QUESTION
one of my client is manufacturing co having domestic as well as export sales and want to decide the best way forward to effectively utilize the common itc and minimize blocking of working capital in itc meant for exports sale. the details are as follows :- the mfg facilities are common for both dta sales and exports and have not been segregated at present and the client utilizes all its itc on data sales whereas all exports sales are zero rated under lut and due to this , the itc is always underutilized and results in blocking of working capital. some of the raw material and packing material suppliers, for the items meant exclusively for exports shipments (which we can identify easily and keep track of the same ) , are requesting us to give an undertaking that we are using their raw materials for exports so that they will not charge any gst from us and they in turn would ( either claim refund of their itc in full or pay igst and then claim refund of igst ) query 1 - please advise , can we give them such an undertaking to enable them not to charge any gst from us ( please note we are not 100% eou ) query -2 what should we do to avoid paying gst for all our inputs meant for export shipments and continue to operate in the same territory ( by keeping separate records of stock of raw material , work in progress, finished goods for exports shipments and like wise for data sales separately in the same factory under a same gstn ) query -3 if sl no 2 is not possible , whether we can have a separate shades/ section / demarcation in the same premises with the same gstn or obtain separate gst registration for 100% eou ? appreciate your response with detailed guidelines/ suggestions on the above 3 queries asap as per the latest provisions for exports promotions quoting relevant notifications please ?

ANSWER

Facts of the Case:

A manufacturing concern makes data  sales and exports u/s 16(3)(a) of IGST Act i.e. without payment of tax under Bond/LUT. Common input and input services are procured on payment of tax.

Law Applicable:
Third proviso to Rule 89 states that:
Provided also that in respect of supplies regarded as deemed exports, the application may be filed by, -
(a) the recipient of deemed export supplies; or
(b) the supplier of deemed export supplies in cases where the recipient does not avail of input tax credit on such supplies and furnishes an undertaking to the effect that the supplier may claim the refund

Interpretation:
In cases of export, refund can be claimed u/s 54(8) by the exporter himself. The refund maybe of outward tax paid if option u/s 16(3)(b) of IGST is used (i.e. export made on payment of tax) or the refund maybe of unutilized ITC if option u/s 16(3)(a) of IGST is used (i.e., export made on LUT/Bond). However in both the cases refund application is made by the exporter only and not the supplier of input/input services of the exporter.
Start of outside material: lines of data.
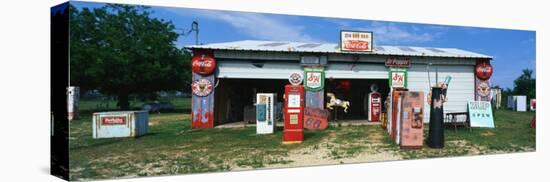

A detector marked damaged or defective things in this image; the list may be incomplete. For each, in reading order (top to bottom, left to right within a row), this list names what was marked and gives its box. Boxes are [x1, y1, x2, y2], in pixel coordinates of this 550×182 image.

rusty metal roof [187, 39, 496, 58]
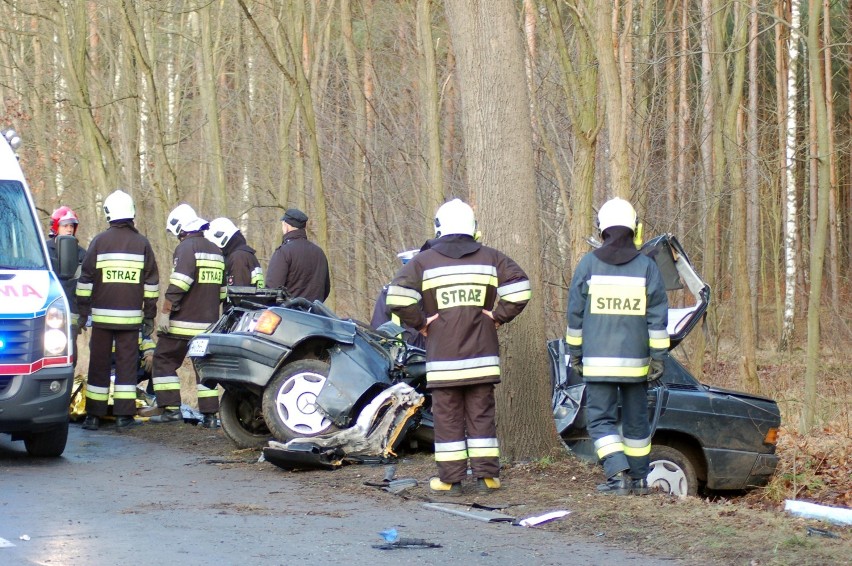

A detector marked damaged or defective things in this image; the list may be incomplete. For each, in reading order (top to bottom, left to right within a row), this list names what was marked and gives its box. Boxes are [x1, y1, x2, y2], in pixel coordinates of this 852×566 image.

wrecked car [186, 288, 426, 470]
wrecked car [548, 234, 784, 496]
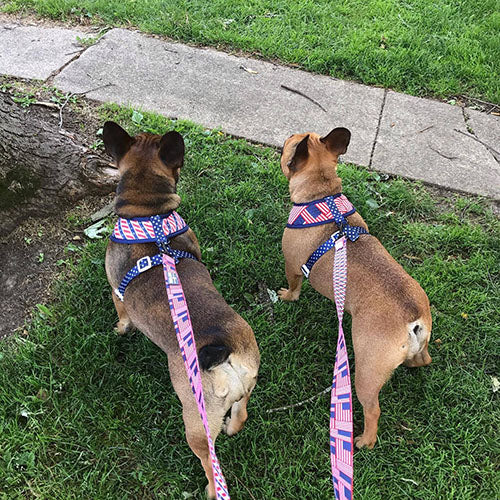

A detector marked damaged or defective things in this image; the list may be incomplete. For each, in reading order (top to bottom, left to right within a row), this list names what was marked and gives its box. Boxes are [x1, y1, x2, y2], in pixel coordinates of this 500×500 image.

crack in concrete [368, 88, 386, 168]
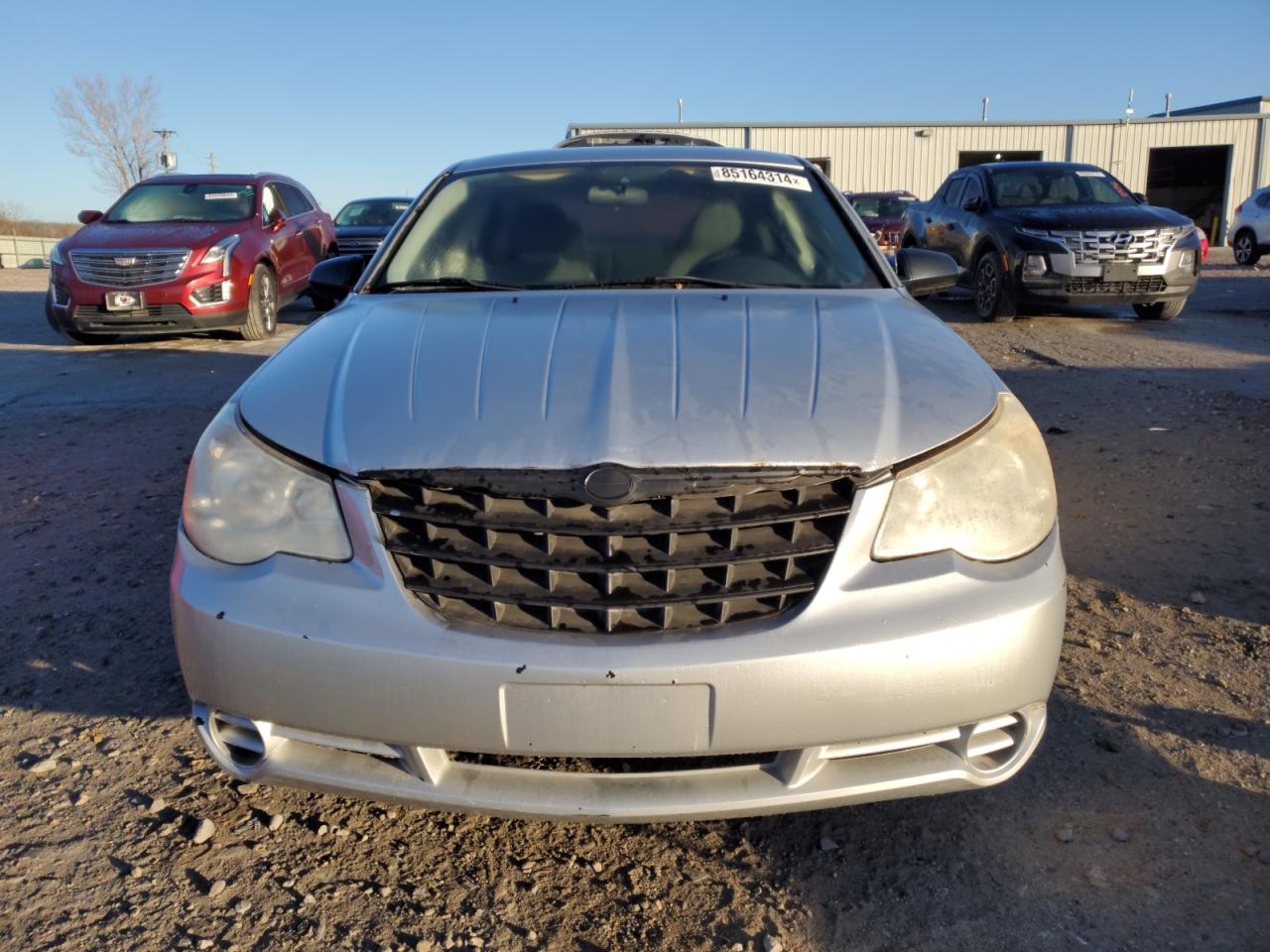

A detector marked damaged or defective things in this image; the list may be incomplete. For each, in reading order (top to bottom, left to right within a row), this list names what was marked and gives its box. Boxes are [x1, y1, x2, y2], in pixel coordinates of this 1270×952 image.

cracked grille [69, 249, 190, 286]
cracked grille [1048, 227, 1183, 264]
damaged hood [240, 286, 1000, 472]
cracked grille [373, 466, 857, 631]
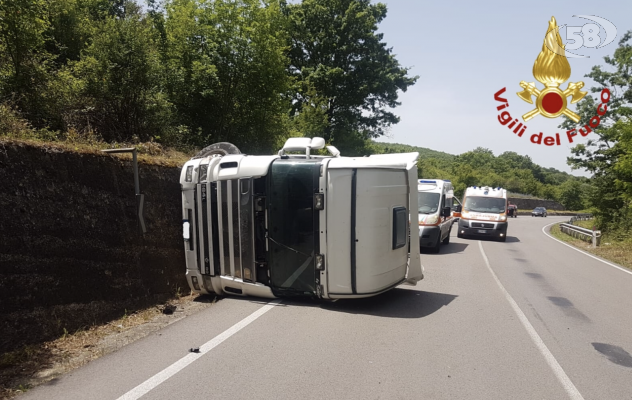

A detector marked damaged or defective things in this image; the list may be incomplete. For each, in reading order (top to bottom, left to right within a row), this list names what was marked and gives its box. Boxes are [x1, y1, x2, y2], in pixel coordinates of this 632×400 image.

overturned truck cab [180, 137, 422, 296]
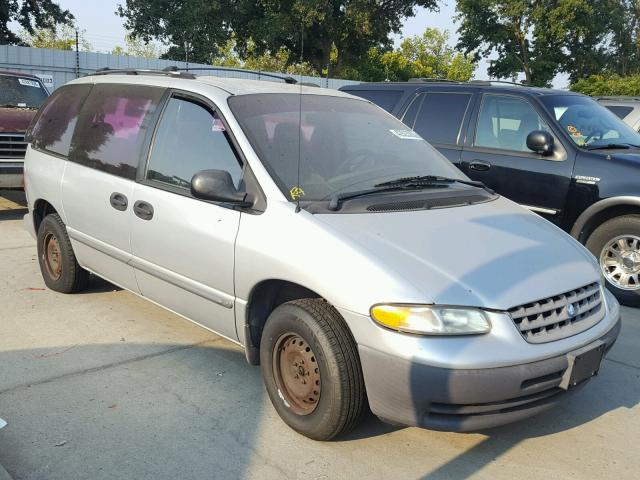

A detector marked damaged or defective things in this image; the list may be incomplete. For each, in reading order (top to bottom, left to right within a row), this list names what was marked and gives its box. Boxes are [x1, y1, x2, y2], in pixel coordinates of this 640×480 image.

rusty wheel [42, 231, 62, 280]
rusty wheel [272, 332, 320, 414]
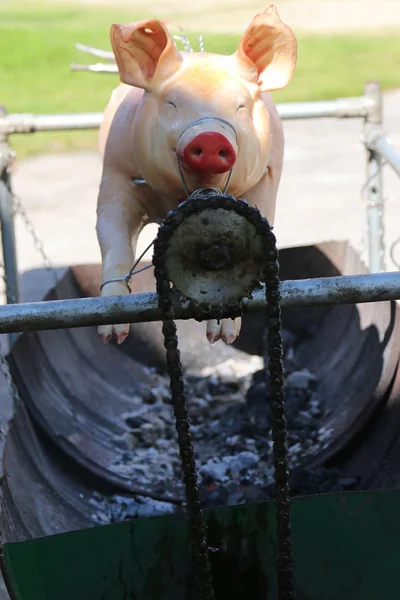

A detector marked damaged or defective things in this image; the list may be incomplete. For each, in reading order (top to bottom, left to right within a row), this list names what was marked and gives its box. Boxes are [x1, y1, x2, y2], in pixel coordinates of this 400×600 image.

rusty metal surface [2, 240, 400, 544]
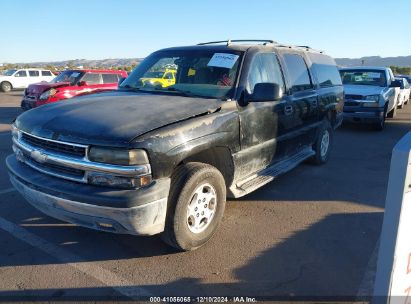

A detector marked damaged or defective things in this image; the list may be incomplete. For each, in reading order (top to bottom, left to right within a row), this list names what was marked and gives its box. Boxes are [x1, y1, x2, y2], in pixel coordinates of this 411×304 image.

Under cases of deemed export, the refund of outward tax paid can be made by the supplier or the receiver of goods as per third proviso to Rule 89.

Conclusion:

The working capital is stuck up because you are doing export without payment of duty. Forming a second unit in the same premises as 100% EOU will not be feasible at all because in case of EOU there are a lot of formalities relating to registration, job work, returning of material etc. which are to be fulfilled subject to permission of Jurisdictional authority. So in our opinion this route is not correct.

You can avoid piling up of working capital by exporting goods on payment of tax and taking refund of same u/r 96.

We are making this more clear in the following illustration:

    Total Turnover     Domestic Supply           Export         Material Consumed
    Rs. 1,00,000    Rs. 50,000         Rs. 50,000       Rs. 70,000
                                                  Rate of tax on inward as well as outward supply       12%

 

 Total tax paid   70,000*12%    Rs. 8,400
 ITC used for domestic supply   50,000*12%    Rs. 6,000
  ITC remained unutilized  

This can be used for exporting goods of Rs.20,000 on payment of tax of Rs. 2,400. Refund of such tax paid can be applied u/s 16(3)(b) of IGST Act and Rule 96 of CGST rules.

The rest of export of Rs. 30,000 is to be made without payment of tax and under bond.

At present you might be having a good amount of ITC. You can consume it by supply of goods with payment of tax.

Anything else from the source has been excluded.